Только теперь понял отец, о чем речь. Недели две назад Гришка подал заявление с просьбой о приеме в партию. Так же вот подобострастно встретил тогда у крыльца, так же заискивающе смотрел из-под курчавившихся бровей, развертывая желтыми от табака пальцами вчетверо сложенный листок. Развернул и попросил прочитать: так ли написал?..
Это было всего две недели назад.
— Что, Гришка, заслабило?
— Да ить оно… сам понимаешь, Федотыч… Немец-то вон как прет.
— Понимаю. Потому и не спешил с разбором твоего заявления… Что ж, заходи, верну тебе твою бумажку.
Отец еле сдерживал клокотавшую в нем ярость и в то же время какой-то дальней, но чуткой стрункой в себе был рад: теперь в нем не оставалось уже никаких сомнений.
Да, он не спешил с разбором Тришкиного заявления, но он и не признавал за собой права начисто отказывать ему. Все должно было решить бюро, а потом собрание. И, кто знает, как бы обернулось. Один не решился бы высказаться в открытую, второй, третий… А в результате в партию пришел бы плохой человек. Разве так не бывает?
А теперь — конец всем сомнениям. Вот только бунтует внутри ярость и нету ей выхода, кроме как в ядовитой усмешке: «Что, Гришка, заслабило?» Но слова и весь яд их скользнули по черным бегающим глазам Гришки, ничего не вызвав на его лице, кроме хитроватой, едва уловимой ухмылочки. Но уже через мгновение и она пропала, Гришка словно сглотнул ее. Отцу показалось, что вместе с ухмылкой Гришка сглотнул и его, партийного секретаря, слова…
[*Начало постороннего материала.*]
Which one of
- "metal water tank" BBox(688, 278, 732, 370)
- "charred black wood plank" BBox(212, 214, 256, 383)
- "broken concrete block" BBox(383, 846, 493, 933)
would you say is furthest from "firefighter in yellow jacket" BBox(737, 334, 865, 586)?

…Слова бегут и бегут по бумаге. И я невольно вижу перед собой руку, держащую перо. Как часто поднималась она в классе, сначала с трудом, а затем все свободнее и свободнее дотягиваясь до верха доски, на которой бело-розовые тонкие пальчики выводили буквы, цифры, геометрические фигуры.
Теперь эти пальцы выводили последние в своей жизни строки.
…Осенью умерла мать Дуськи. А с первыми заморозками в доме Горбуновых поселился немецкий офицер из квартировавшего в Калиницах карательного отряда. Он жил у них недолго, всего несколько дней, но за это время в гостях у него успел побывать гестаповец Гуртлих. Из их разговора Дуська поняла, что Гуртлиху нужен переводчик… Нет, она и не думала, что может оказаться подходящей кандидатурой. Но Гуртлих вдруг хлопнул по плечу подававшему на стол Гришке и ломано сказал:
— Я… есть… нуждаюсь… перефодчик. Староста, помогай. А?
— А и помогу, — сказал Гришка, кланяясь. Глаза его заблестели, он приоткрыл из горницы дверь и крикнул: — Дочка!
Она растерянно стояла перед Гуртлихом, и он некоторое время разглядывал ее, бесцеремонно водя глазами вверх, вниз… Когда она стала отвечать на его вопросы, он пришел в восторг.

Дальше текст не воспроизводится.